Jezus powiedział do swoich uczniów:
«Nie każdy, kto mówi Mi: „Panie, Panie!”, wejdzie do królestwa niebieskiego, lecz ten, kto spełnia wolę mojego Ojca, który jest w niebie.
Każdego więc, kto tych słów moich słucha i wypełnia je, można porównać z człowiekiem roztropnym, który dom swój zbudował na skale. Spadł deszcz, wezbrały rzeki, zerwały się wichry i uderzyły w ten dom. On jednak nie runął, bo na skale był utwierdzony.
Każdego zaś, kto tych słów moich słucha, a nie wypełnia ich, można porównać z człowiekiem nierozsądnym, który dom swój zbudował na piasku. Spadł deszcz, wezbrały rzeki, zerwały się wichry i rzuciły się na ten dom. i runął, a upadek jego był wielki».
(Mt 7, 21. 24-27)
Dzisiejsza ewangelia mówi, że nie wystarczy słuchać Jezusa i wołać wciąż do Niego “Panie, Panie! ” , ale trzeba również wypełniać wolę Ojca w naszym życiu.

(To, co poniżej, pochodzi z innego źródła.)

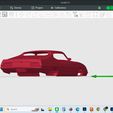 Screenshot-2498.png 1970 Ford Torino King Cobra scale detailed model, hollow shell body, clean no interior, rc, slot, drag, cars, resin, fdm, printable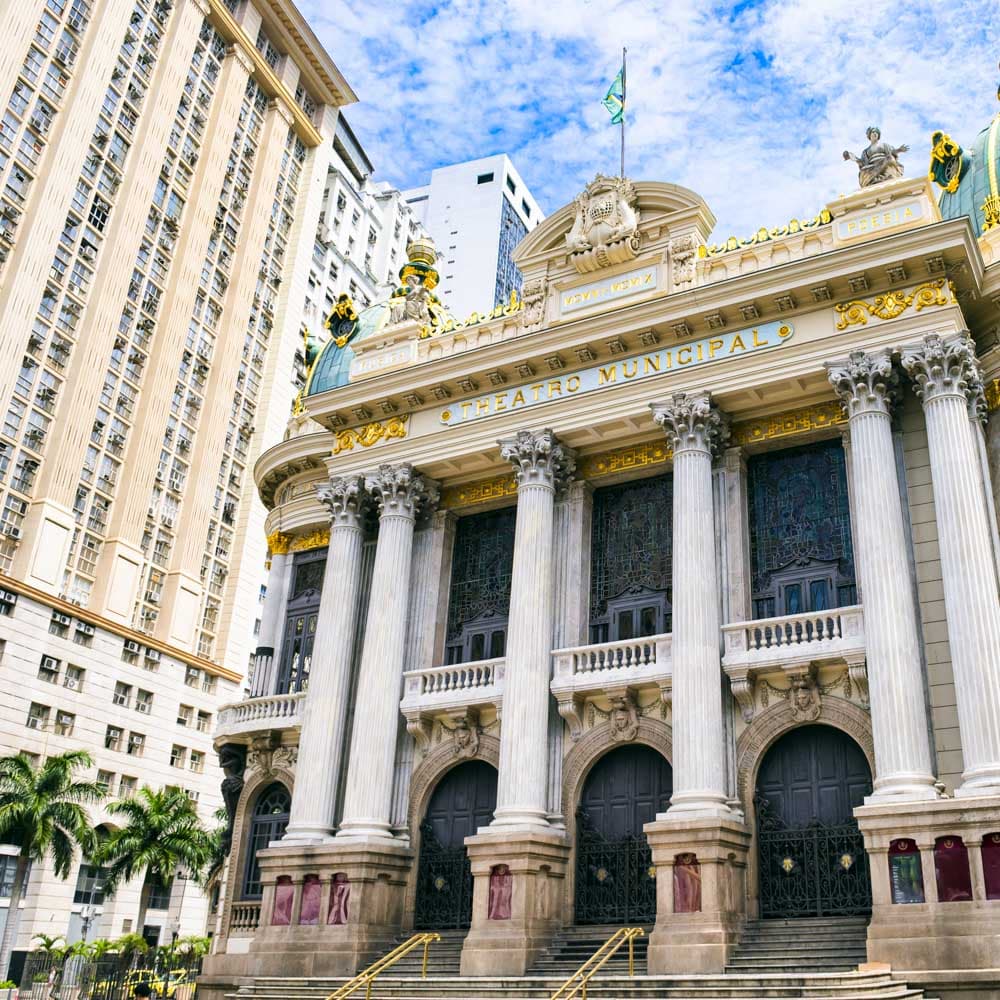 Theatro Municipal do Rio de Janeiro — Rio de Janeiro, Brazil, South America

Co jest tą wolą? Woli Bożej nie otrzymujemy raz na zawsze — na całą historię naszego życia — ale objawia się nam ona stopniowo w miarę naszego wzrastania duchowego i emocjonalnego. I chociaż pewne zasadnicze powołania życiowe, np. stan życia, są ofiarowane człowiekowi w sposób definitywny — raz na zawsze, to jednak wola Boża w nich się nie wyczerpuje, ale znacznie je przerasta. Bóg kieruje do człowieka ciągle nowe wezwania. Wypływają one z osobistych potrzeb i pragnień człowieka oraz z potrzeb Królestwa Bożego, które jest pośród nas. Nasza zdolność szukania i pełnienia woli Bożej jest najpierw darem, który otrzymujemy od Boga, dopiero na drugim miejscu naszym zadaniem i wysiłkiem — naszym darem dla Niego.
Prośmy dzisiaj Ducha Świętego o dar rozpoznania woli Bożej w naszym życiu i o to żebyśmy umieli ją przyjąć do serca i wypełniać pełni radości dla chwały Królestwa Bożego.